Closed golddranks closed 5 years ago
I was considering implementing the fix with a wrapping add
, but there's a problem with that: code_point
is a u16
and id_delta
is an i16
, and wrapping_add
in the stdlib isn't defined between those. In this corner case, the theoretical range of either is not superset of the other (code_point
might be over 2^15-1 and id_delta
might be negative) so one can't safely convert without widening.
I'll see if I can send some PR's to extend the code base since I might be needing that functionality.
(Btw. I signed the Google Individual Contributor License Agreement.)
Inside EncodingFormat4, code_point is limited to 16 bit values. I believe this computation might wrap and that's the behavior specified by the standard. Thus, I think keeping a 16 bit type here is appropriate.
When EncodingFormat12 is implemented, its representation of code point should definitely be a 32 bit value.
I'm happy to answer questions. Also I know @rtsuk has looked at this, I believe he's interested in correct rendering of (b/w) emoji.
Lastly, the Google CLA is not needed anymore, the ownership of this repo has now passed to me. I should probably update the READMEs and so on. But thanks!
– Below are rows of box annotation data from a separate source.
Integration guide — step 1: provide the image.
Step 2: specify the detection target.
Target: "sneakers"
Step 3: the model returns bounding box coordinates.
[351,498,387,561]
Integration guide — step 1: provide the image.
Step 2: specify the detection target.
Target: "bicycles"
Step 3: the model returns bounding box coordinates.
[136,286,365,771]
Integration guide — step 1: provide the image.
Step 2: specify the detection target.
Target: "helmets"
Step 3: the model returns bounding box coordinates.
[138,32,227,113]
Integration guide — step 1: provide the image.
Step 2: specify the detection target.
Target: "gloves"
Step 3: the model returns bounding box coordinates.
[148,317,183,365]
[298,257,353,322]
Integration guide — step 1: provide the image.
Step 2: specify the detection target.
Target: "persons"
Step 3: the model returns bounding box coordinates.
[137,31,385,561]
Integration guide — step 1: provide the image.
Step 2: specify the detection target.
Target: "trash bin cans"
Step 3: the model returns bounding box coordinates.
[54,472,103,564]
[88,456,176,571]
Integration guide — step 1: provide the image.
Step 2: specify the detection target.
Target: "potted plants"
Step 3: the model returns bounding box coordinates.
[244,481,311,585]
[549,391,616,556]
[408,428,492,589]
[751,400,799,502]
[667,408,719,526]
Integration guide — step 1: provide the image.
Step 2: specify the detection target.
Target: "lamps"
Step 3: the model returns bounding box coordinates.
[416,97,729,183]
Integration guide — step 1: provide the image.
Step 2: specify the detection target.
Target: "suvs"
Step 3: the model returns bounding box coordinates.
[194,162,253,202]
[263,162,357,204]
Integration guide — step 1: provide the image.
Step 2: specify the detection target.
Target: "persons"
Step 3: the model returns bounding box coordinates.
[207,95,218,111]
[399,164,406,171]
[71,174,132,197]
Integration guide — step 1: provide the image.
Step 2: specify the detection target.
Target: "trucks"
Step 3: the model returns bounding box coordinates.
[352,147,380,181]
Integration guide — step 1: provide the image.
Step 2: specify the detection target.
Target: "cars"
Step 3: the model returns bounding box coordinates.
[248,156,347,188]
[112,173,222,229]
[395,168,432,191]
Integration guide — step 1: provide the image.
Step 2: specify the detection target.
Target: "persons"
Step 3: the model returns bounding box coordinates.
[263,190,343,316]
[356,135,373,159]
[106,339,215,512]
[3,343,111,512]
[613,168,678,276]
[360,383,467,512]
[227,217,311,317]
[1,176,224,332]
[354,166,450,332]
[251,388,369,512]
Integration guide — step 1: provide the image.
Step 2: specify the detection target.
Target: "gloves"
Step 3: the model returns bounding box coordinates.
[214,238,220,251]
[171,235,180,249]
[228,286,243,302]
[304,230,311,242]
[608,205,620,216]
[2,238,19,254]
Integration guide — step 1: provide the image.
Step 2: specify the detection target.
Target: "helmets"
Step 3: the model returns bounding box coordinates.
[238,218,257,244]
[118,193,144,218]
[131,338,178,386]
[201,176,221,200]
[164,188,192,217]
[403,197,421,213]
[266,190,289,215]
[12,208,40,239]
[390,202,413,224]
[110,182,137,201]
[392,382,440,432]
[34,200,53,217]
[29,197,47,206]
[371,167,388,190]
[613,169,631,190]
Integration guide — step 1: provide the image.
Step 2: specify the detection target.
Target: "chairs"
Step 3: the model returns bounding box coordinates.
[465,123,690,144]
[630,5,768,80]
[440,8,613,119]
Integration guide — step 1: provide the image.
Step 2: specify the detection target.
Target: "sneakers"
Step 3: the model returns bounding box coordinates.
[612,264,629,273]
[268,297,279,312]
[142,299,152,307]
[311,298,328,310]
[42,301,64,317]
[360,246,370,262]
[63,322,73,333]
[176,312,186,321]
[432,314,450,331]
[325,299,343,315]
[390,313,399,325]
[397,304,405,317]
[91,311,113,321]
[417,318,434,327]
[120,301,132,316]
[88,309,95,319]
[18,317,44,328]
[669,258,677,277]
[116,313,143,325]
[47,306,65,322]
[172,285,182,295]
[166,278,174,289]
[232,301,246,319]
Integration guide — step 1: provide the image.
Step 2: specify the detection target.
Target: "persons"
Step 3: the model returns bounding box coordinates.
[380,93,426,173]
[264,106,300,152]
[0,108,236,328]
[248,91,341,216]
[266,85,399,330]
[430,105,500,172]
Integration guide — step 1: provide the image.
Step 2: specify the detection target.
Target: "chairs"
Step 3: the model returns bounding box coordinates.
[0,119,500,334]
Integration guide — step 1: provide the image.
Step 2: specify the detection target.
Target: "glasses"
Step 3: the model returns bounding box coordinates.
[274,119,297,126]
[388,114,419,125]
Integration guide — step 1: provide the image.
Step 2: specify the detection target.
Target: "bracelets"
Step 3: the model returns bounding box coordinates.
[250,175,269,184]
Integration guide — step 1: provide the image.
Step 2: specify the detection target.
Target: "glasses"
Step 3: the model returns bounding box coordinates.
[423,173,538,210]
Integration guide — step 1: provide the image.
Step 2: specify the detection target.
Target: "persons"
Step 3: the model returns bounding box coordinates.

So, I don't think there is a "wrapping conversion" of i16 to u16 or vice versa in stdlib, so I was forced to define one by a transmute. I feel like this is an omission in the stdlib, and it feels bad to introduce unsafe code for a thing like this. What do you think about the newest commit?
Are you sure the as
panics? I just checked in the playground and it doesn't. The nomicon says it's a "no-op", which is maddeningly vague; I think they mean the bit representation doesn't change, which is what I expect.
There's another way to write this which is maybe more explicit about the intent: ((code_point as i32) + (id_delta as i32) & 0xffff) as u16
. But I think just wrapping_add
should work.
Huh, I thought it would panic if it gets out of range in as
conversion. Apparently it doesn't!
Do you want me to squash?
And sorry about wasting your time, my mental model how as
works was wrong; I thought it would use the same logic as the other operations. (Panic on overflow in debug mode.)
No worries, it's good to sweat the details sometimes. I'll squash on merge as soon as CI is green. Thanks!
I'm pretty sure this was my error. Thanks for fixing it!
Hi, I encountered a bug where it crashes because of an overflow with code points larger than 2^15 on conversion from u16 to i16. Big codepoints are pretty common with Japanese Kanji so it's a serious bug.
I'm not aware of the filetype details, but generally Unicode codepoints are 21 bits width, so it strikes me odd to use u16 for those, but maybe it's a limitation of TrueType? If it isn't and codepoints outside of the basic multilingual plane aren't just supported yet, I can try and help to refactor the code base.